1) tolerences are much tighter. When you slide the custom bushings into the tube, the first goes in perfect, when you put the second in the trapped air will push the first back out a bit. So there is no measurable play between his bushings and the tubes. When pulling them out, you will hear a pop like a cork coming out of a bottle.

2) the 60 degree milling. There is not a hole through the entire bushing since there is no need. The ends are milled to mate to standard 60 degree dead and live centers. So once you aligh the centers and put the bushing/tube in between everything is in alighment making it very true turning.

3) No hole through the center. another advantage to no hole through the center of the buhing is removing another place slop can happen. On the mandrel, you can have slop between the mandrel shaft and the bushing in addition to slop between the bushing and tube. The first is totally eliminated b the custom bushings, the later is effectively eliminated by the tight tolerences Johnny adheres to.

4) To me the custom bushings seem to be made of harder steel that the vendor bushings. meaning you'll have to replace them less often.

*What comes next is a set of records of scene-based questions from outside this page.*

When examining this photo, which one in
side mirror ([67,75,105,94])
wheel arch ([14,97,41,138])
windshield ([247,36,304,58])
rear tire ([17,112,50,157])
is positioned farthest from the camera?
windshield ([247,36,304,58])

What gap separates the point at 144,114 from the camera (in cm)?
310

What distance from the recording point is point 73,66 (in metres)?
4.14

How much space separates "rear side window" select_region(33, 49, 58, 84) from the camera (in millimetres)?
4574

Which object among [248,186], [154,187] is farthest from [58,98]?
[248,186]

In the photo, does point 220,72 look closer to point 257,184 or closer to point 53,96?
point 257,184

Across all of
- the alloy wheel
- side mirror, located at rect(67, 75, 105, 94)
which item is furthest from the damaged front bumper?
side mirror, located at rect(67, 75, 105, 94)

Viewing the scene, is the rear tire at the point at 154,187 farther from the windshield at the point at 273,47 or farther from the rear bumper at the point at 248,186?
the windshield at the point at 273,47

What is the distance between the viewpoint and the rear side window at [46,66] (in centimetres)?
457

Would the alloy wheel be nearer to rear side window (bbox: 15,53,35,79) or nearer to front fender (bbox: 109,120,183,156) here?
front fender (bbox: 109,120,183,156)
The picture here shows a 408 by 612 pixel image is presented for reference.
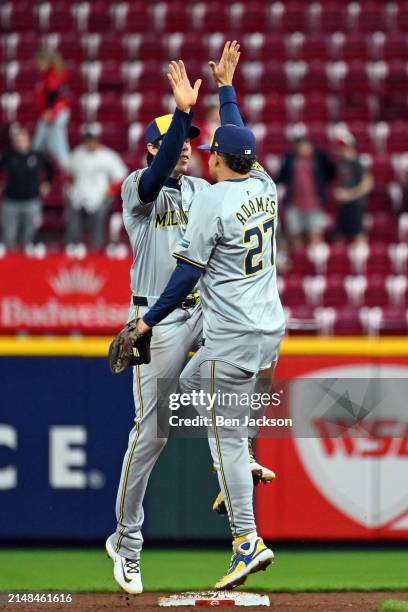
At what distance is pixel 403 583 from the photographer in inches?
277

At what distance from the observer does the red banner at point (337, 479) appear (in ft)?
25.6

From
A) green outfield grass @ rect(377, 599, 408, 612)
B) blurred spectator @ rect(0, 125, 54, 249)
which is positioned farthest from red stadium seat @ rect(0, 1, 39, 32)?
green outfield grass @ rect(377, 599, 408, 612)

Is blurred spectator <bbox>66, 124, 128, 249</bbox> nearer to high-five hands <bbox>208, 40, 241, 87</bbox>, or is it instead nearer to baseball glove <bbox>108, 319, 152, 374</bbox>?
high-five hands <bbox>208, 40, 241, 87</bbox>

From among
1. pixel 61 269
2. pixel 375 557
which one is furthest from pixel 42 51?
pixel 375 557

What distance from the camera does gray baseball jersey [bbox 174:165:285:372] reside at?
554cm

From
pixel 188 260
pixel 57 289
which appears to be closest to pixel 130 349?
pixel 188 260

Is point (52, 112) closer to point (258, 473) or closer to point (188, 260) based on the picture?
point (258, 473)

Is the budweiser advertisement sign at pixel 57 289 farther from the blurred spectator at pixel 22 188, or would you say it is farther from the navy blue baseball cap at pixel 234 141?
the navy blue baseball cap at pixel 234 141

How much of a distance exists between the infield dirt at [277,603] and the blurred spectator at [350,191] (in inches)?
257

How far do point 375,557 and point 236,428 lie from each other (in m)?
2.50

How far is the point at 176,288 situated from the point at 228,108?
107 centimetres

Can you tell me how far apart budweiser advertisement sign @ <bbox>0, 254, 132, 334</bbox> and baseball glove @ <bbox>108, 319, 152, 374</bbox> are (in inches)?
253

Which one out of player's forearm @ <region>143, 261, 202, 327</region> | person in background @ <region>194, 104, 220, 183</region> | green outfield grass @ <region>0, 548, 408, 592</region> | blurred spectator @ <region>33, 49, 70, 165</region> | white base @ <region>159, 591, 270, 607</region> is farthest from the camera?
blurred spectator @ <region>33, 49, 70, 165</region>

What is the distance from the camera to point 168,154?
5609 mm
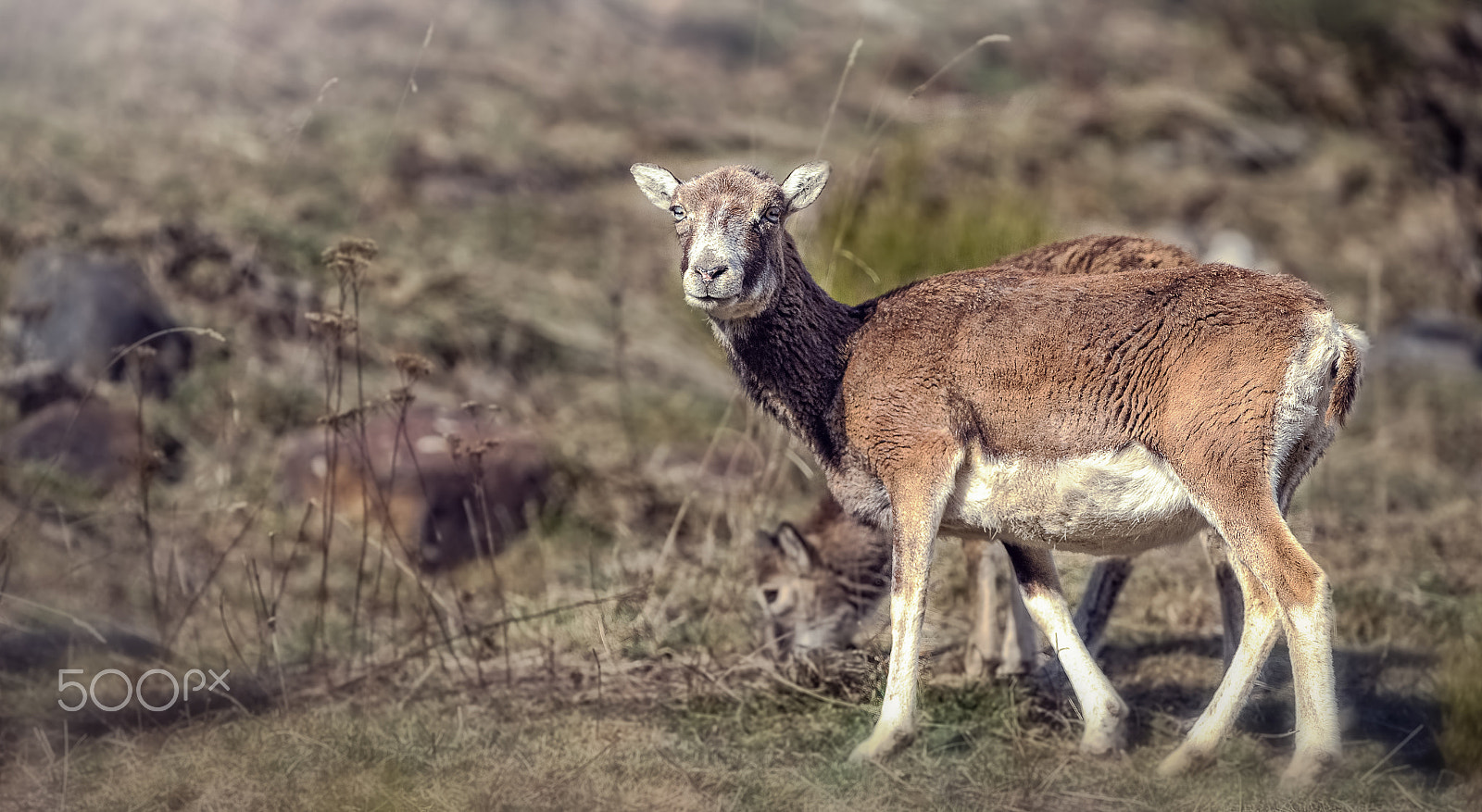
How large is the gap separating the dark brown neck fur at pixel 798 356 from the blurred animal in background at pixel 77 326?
20.4ft

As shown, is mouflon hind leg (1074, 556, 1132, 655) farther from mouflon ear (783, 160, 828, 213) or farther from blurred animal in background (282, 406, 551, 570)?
blurred animal in background (282, 406, 551, 570)

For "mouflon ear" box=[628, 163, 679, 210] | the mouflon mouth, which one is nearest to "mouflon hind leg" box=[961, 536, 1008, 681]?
the mouflon mouth

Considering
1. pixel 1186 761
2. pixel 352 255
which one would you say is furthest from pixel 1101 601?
Result: pixel 352 255

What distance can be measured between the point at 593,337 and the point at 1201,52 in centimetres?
1224

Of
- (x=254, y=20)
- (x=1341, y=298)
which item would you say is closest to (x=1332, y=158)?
(x=1341, y=298)

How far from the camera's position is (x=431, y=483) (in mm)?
9664

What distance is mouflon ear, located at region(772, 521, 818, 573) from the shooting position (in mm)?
7516

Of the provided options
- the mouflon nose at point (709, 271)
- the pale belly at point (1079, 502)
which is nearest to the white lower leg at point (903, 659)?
the pale belly at point (1079, 502)

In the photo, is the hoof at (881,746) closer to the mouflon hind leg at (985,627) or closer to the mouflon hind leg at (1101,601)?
the mouflon hind leg at (985,627)

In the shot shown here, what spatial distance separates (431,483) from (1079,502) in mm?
5573

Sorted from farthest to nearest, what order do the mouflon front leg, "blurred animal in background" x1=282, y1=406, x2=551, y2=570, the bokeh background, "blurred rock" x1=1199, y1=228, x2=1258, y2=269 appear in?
"blurred rock" x1=1199, y1=228, x2=1258, y2=269 → "blurred animal in background" x1=282, y1=406, x2=551, y2=570 → the bokeh background → the mouflon front leg

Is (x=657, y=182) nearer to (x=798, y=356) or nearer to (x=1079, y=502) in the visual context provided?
(x=798, y=356)

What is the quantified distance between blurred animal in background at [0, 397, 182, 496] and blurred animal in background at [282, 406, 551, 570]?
104 cm

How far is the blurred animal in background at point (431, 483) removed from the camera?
949 centimetres
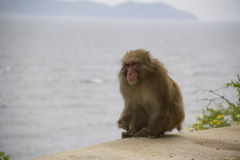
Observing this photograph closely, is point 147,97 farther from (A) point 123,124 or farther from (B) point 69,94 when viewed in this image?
(B) point 69,94

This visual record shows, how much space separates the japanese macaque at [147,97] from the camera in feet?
17.4

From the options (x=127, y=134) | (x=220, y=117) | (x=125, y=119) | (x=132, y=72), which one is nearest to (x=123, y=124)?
(x=125, y=119)

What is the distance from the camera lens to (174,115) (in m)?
5.62

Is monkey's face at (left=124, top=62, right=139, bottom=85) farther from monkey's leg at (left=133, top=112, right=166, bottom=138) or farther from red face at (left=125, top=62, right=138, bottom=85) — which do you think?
monkey's leg at (left=133, top=112, right=166, bottom=138)

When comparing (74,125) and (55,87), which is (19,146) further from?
(55,87)

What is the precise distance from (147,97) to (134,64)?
2.01 feet

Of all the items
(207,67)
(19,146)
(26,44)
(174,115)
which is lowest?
(19,146)

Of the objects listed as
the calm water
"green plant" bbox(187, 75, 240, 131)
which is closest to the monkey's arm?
the calm water

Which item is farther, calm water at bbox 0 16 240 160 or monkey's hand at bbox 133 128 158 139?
calm water at bbox 0 16 240 160

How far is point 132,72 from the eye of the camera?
5.21 meters

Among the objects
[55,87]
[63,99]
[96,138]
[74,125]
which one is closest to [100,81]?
[55,87]

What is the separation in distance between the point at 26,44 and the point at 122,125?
3852 inches

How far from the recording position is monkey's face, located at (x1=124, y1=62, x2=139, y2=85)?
5.18 metres

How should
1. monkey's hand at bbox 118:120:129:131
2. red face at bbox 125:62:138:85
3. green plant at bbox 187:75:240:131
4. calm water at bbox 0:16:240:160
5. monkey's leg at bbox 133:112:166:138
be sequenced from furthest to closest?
calm water at bbox 0:16:240:160 < green plant at bbox 187:75:240:131 < monkey's hand at bbox 118:120:129:131 < monkey's leg at bbox 133:112:166:138 < red face at bbox 125:62:138:85
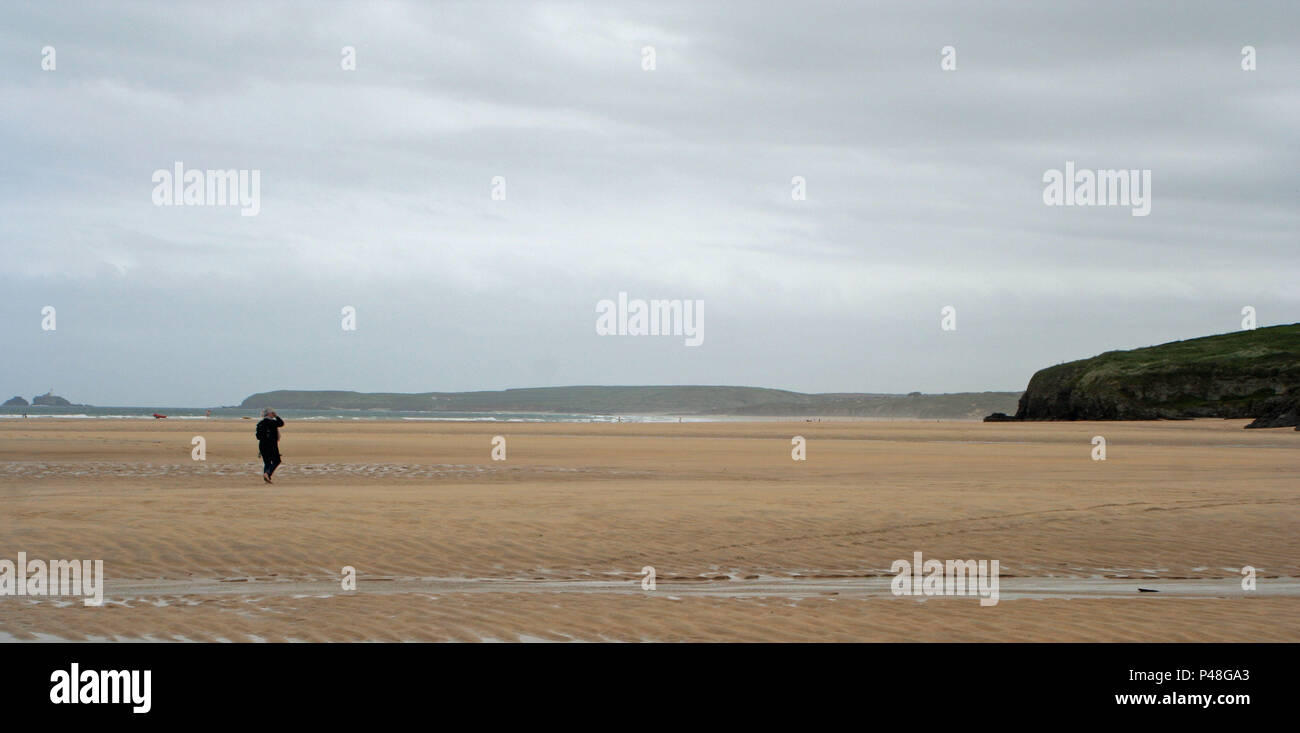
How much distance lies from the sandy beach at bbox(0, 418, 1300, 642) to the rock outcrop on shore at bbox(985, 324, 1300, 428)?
68.3 meters

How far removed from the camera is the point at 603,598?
10492 millimetres

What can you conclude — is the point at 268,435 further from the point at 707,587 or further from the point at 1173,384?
the point at 1173,384

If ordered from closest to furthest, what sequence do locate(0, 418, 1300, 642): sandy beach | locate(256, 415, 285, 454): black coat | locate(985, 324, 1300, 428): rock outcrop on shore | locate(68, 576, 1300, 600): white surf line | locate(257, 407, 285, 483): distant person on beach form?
locate(0, 418, 1300, 642): sandy beach, locate(68, 576, 1300, 600): white surf line, locate(257, 407, 285, 483): distant person on beach, locate(256, 415, 285, 454): black coat, locate(985, 324, 1300, 428): rock outcrop on shore

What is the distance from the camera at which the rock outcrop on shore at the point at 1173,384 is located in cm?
8662

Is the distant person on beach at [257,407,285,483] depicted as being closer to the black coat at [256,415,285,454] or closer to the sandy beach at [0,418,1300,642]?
the black coat at [256,415,285,454]

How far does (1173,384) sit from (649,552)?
91.7 metres

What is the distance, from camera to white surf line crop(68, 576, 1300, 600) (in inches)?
425

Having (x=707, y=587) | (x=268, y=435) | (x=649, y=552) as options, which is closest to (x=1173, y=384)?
(x=268, y=435)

If your mandrel set-up is working great for you, keep at it. Once it starts fouling up, try some of Johnny's bushings. I'll bet you'll convert over happy once you try them. There's a reason he can't keep them in stock. :D

I can make 5 pen styles myself with his bushings now. Slimline, Modified Slimline, Comfort, Sierra, and Cigar. The Baron is next on my list, then I'll have to decide which kit I want to try after that.